What is needed ▸ Count the lines in the listing below that contain the word "closest". Reply with the number only.

[Stored data]
____________________

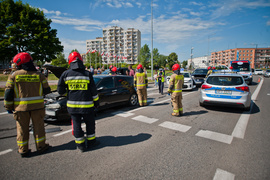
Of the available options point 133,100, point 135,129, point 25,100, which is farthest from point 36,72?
point 133,100

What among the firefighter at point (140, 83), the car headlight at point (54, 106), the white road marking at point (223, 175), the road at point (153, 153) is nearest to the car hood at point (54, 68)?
the car headlight at point (54, 106)

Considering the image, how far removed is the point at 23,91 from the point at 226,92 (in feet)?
21.3

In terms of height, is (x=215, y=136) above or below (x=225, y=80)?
below

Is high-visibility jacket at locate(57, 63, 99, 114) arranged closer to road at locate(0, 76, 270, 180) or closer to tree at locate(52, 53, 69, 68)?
road at locate(0, 76, 270, 180)

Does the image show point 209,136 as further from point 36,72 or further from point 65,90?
point 36,72

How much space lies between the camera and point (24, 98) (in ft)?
9.83

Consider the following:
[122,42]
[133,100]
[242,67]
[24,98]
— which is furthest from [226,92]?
[122,42]

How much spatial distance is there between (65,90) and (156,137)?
8.18 ft

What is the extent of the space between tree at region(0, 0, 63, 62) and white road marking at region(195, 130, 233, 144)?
110ft

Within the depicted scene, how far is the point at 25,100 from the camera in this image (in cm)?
300

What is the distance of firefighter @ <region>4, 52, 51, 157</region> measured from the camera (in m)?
2.93

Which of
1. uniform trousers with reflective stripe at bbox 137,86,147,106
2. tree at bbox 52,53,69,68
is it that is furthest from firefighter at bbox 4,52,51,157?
tree at bbox 52,53,69,68

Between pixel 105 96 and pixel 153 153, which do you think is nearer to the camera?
pixel 153 153

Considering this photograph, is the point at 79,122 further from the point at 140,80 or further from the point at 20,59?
the point at 140,80
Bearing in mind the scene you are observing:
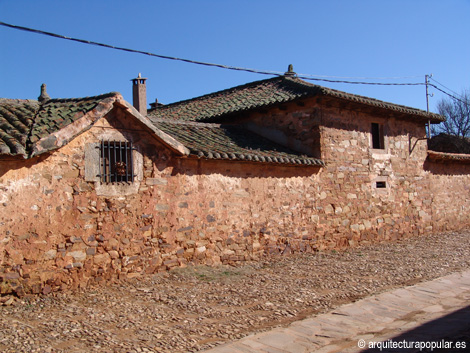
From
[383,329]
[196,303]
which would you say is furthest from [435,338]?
[196,303]

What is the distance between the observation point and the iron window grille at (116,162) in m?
7.66

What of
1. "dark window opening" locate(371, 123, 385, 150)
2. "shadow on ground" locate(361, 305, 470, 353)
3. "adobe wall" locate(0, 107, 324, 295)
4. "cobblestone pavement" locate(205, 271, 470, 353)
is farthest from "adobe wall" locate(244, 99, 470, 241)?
"shadow on ground" locate(361, 305, 470, 353)

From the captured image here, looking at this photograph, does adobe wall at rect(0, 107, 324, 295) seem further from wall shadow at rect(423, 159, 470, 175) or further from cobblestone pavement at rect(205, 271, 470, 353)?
wall shadow at rect(423, 159, 470, 175)

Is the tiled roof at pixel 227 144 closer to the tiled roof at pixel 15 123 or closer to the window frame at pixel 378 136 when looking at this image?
the tiled roof at pixel 15 123

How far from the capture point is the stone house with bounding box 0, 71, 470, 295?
6.91m

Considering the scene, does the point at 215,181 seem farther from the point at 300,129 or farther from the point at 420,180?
the point at 420,180

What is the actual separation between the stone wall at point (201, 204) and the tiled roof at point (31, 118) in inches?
11.6

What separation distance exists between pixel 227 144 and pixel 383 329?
6078mm

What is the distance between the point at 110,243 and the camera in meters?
7.60

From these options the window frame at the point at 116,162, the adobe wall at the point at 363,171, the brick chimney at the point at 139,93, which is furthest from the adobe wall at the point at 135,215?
the brick chimney at the point at 139,93

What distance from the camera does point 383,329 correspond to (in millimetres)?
5680

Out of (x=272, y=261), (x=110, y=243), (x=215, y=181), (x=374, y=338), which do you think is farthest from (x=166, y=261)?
(x=374, y=338)

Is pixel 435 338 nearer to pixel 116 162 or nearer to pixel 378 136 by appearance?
pixel 116 162

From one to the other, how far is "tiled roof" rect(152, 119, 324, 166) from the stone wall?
0.28 meters
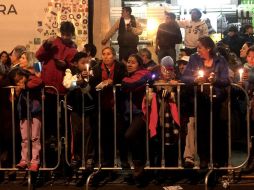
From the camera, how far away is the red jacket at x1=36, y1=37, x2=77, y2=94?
9492mm

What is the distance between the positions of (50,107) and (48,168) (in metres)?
0.91

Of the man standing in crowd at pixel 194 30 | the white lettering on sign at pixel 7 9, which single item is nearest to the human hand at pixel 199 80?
the man standing in crowd at pixel 194 30

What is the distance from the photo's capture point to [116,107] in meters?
9.20

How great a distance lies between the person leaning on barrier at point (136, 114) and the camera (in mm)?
8977

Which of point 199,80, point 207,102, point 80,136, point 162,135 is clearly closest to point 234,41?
point 207,102

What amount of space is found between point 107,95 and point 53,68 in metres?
0.98

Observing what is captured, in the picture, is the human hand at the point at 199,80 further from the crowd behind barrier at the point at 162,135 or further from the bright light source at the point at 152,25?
the bright light source at the point at 152,25

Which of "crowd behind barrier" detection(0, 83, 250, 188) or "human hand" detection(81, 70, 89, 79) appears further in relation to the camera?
"crowd behind barrier" detection(0, 83, 250, 188)

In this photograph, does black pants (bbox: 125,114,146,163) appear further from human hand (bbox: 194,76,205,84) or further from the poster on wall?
the poster on wall

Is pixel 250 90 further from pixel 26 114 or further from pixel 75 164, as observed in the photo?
pixel 26 114

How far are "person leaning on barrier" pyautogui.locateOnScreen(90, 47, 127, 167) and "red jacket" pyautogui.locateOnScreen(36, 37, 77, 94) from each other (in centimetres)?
58

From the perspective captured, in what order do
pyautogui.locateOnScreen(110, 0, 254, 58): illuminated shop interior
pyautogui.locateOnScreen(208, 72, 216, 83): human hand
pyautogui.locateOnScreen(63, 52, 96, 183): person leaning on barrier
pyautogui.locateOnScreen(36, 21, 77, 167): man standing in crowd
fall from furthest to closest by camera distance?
pyautogui.locateOnScreen(110, 0, 254, 58): illuminated shop interior → pyautogui.locateOnScreen(36, 21, 77, 167): man standing in crowd → pyautogui.locateOnScreen(63, 52, 96, 183): person leaning on barrier → pyautogui.locateOnScreen(208, 72, 216, 83): human hand

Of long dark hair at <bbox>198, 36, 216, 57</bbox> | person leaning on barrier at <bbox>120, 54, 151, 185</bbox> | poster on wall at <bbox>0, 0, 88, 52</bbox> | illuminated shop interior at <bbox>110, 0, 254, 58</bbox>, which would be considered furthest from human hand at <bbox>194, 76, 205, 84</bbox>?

____________________

Exercise response ▸ 2